#### CONSIGNE 1
Relevez chaque ligne des entrées qui contient le mot « situated », en tenant compte de la casse.

··· EXTRAIT À LIRE

Histoire

Quand les archives s’exposent… sur Internet

01 février 2018

Parler d’archives ? Pour beaucoup, cela tient en deux mots : poussière et vieux papiers ! La Grande collecte lancée en 2013 par la BNF (Bibliothèque nationale de France) et les Archives de France autour de la Grande Guerre a contribué à casser un peu cette image. Avoir des archives d’intérêt historique, comme c’est le cas au Défap, est une chance ! Mais comment sortir un fonds d’archives de l’anonymat ?

Les archives conservées au Défap ont un atout : elles comportent un fonds iconographique important, photos, cartes postales, dessins, affiches, plans et cartes de géographie. Avec Internet, la piste virtuelle s’ouvre comme une voie royale. Pour le reste, ce n’est plus… qu’une question de travail, comme pour une exposition « normale » ! 
Il y a la phase de l’exploration/appropriation : dépouillement de correspondances et autres sources écrites. La phase de la conception : trouver un fil rouge, une « histoire » à raconter, parcours personnel ou collectif, événement ou thématique.
  
Éclaireurs unionistes à Madagascar, 1950 © Défap

Et enfin la phase de la réalisation pratique – rédaction de textes, sélection de documents, numérisation – pour arriver à la mise en ligne.

Surfer sur les commémorations

La signature du Traité de Tientsin, 1858© Défap
  En 2010, le cinquantenaire des indépendances africaines avait fourni le prétexte pour revisiter les enjeux de l’autonomie des Églises d’Afrique. L’exposition intitulée Dépendance, indépendance, interdépendance : Églises d’Europe, Églises d’Afrique 1960-2010, visible « en dur » au Défap lors des Journées du patrimoine de septembre 2010, bénéficie d’une déclinaison virtuelle qui a permis de lui donner une seconde vie, via le site internet du Défap. Cela a permis un coup de projecteur sur trois Églises nées de la mission – à Madagascar, au Cameroun, en Zambie – qui ont accédé à l’autonomie autour de 1960. 

Cela a également été l’occasion de redonner la parole aux acteurs de l’époque, responsables des « jeunes » Églises et des sociétés de mission, personnalités du monde œcuménique, à la découverte de leurs craintes et de leurs espoirs respectifs. Et puis, ce retour à l’histoire est une chance pour comprendre le contexte et l’enjeu des transformations intervenues à ce moment-là dans les relations entre Églises d’Afrique et Églises d’Europe. On parle, pour 1914-1918, de guerre « mondiale ».

······
··· DONNÉES EXTRAITES

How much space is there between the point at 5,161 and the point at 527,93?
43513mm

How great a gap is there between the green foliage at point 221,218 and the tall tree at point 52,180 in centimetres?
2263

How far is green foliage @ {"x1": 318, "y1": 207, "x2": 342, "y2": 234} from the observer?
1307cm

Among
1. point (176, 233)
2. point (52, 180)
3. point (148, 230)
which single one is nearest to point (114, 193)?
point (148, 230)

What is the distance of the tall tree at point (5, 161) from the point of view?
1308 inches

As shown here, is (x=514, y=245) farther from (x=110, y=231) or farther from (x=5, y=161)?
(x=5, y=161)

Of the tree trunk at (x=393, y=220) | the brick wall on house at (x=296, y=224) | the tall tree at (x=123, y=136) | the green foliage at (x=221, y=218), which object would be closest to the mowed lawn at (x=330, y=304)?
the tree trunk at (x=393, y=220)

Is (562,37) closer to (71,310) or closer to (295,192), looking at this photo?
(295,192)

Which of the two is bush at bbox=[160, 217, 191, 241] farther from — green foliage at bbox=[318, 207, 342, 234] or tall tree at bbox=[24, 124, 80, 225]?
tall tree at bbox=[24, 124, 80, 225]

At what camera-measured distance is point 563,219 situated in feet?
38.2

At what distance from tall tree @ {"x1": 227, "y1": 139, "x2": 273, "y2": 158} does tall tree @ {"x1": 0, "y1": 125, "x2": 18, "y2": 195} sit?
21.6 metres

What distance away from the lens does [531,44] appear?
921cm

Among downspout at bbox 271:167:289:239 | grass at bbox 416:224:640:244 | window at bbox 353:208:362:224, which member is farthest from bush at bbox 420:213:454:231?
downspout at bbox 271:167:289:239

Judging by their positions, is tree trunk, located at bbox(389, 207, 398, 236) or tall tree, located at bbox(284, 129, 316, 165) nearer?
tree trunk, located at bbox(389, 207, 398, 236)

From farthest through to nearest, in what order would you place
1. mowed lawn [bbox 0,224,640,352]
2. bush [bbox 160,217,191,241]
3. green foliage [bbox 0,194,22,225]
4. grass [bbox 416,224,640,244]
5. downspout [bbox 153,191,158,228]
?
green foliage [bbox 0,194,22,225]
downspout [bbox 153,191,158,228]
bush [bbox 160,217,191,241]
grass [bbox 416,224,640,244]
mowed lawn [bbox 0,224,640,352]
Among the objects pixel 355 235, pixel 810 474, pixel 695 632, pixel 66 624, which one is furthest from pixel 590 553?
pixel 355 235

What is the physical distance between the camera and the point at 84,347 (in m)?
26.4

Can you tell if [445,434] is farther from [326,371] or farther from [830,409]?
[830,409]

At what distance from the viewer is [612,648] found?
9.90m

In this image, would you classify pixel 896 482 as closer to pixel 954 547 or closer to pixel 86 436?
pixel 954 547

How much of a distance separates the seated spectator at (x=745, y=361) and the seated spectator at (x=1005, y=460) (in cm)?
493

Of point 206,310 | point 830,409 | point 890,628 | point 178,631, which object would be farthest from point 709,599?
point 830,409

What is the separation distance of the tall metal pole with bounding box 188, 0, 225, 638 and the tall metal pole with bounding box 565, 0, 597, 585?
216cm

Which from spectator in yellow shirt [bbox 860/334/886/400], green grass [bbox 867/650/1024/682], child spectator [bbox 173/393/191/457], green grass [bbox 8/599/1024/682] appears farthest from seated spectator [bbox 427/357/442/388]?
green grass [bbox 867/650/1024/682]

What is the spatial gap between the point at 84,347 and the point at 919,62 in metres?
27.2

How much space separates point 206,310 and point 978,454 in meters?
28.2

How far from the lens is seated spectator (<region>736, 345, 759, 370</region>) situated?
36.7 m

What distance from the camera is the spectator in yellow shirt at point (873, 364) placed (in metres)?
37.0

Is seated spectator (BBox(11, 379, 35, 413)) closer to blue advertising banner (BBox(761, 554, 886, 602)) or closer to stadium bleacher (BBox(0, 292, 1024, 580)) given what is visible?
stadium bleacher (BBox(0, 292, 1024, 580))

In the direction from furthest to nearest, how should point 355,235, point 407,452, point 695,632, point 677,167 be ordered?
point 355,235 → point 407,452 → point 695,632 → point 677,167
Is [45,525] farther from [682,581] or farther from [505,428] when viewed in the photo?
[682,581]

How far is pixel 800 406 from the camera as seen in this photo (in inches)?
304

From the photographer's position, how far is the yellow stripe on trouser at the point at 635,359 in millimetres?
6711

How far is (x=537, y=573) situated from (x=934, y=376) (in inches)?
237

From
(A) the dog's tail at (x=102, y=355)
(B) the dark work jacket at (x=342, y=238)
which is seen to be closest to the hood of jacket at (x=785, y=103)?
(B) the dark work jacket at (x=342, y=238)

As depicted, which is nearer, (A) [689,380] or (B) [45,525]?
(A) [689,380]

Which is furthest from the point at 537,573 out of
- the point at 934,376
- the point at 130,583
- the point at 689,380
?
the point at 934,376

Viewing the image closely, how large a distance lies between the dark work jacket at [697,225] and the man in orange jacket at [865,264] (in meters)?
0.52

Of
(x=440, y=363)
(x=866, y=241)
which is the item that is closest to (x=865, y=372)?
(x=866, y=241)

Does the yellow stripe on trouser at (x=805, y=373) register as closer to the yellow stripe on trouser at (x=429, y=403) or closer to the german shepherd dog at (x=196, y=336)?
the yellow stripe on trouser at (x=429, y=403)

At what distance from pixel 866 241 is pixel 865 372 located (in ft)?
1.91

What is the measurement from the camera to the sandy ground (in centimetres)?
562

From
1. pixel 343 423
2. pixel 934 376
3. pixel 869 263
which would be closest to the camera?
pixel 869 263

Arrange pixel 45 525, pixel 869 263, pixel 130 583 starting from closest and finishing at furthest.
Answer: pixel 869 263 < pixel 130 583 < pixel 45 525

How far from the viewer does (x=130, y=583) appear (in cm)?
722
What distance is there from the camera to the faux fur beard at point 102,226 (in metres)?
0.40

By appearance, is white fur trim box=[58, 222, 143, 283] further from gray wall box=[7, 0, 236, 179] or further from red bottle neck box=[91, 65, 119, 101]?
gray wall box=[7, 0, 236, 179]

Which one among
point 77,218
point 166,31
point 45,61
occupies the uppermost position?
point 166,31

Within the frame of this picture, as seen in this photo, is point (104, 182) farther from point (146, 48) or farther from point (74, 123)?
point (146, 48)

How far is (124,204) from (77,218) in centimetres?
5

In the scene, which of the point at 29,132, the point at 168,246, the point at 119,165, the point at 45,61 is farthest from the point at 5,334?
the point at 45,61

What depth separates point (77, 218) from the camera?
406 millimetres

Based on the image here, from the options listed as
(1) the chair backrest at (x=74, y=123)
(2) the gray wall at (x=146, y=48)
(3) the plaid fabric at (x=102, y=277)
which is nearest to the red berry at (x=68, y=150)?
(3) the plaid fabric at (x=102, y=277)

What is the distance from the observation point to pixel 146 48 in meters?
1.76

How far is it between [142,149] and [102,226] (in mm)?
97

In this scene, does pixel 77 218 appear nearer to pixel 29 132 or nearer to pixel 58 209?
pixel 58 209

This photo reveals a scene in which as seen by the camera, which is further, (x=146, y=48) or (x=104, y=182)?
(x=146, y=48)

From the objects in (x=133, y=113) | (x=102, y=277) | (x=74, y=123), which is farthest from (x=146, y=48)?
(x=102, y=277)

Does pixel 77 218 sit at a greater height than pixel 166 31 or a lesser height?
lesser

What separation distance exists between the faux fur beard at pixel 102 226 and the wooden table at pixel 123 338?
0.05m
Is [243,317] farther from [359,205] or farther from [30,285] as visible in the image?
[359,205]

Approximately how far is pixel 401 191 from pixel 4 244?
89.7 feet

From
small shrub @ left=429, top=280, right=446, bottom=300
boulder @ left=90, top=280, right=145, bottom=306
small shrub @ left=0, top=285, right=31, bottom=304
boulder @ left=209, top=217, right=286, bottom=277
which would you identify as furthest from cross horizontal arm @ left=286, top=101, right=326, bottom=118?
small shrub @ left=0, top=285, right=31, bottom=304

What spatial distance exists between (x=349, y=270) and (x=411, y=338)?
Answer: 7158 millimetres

······

#### CONSIGNE 2
Résumez en deux phrases l'article sur les archives du Défap.

#### RÉPONSE COMPLÈTE 1
At what camera-measured distance is point 563,219 situated in feet?
How far from the lens is seated spectator (<region>736, 345, 759, 370</region>) situated?
How far is (x=537, y=573) situated from (x=934, y=376) (in inches)?

#### RÉPONSE COMPLÈTE 2
Le fonds d'archives du Défap, riche en photos, cartes postales, dessins, affiches, plans et cartes, peut sortir de l'anonymat grâce à Internet. Monter une exposition en ligne passe par l'exploration des sources, la conception d'un fil rouge et la réalisation pratique, comme pour l'exposition de 2010 sur l'autonomie des Églises d'Afrique, que sa déclinaison virtuelle a dotée d'une seconde vie.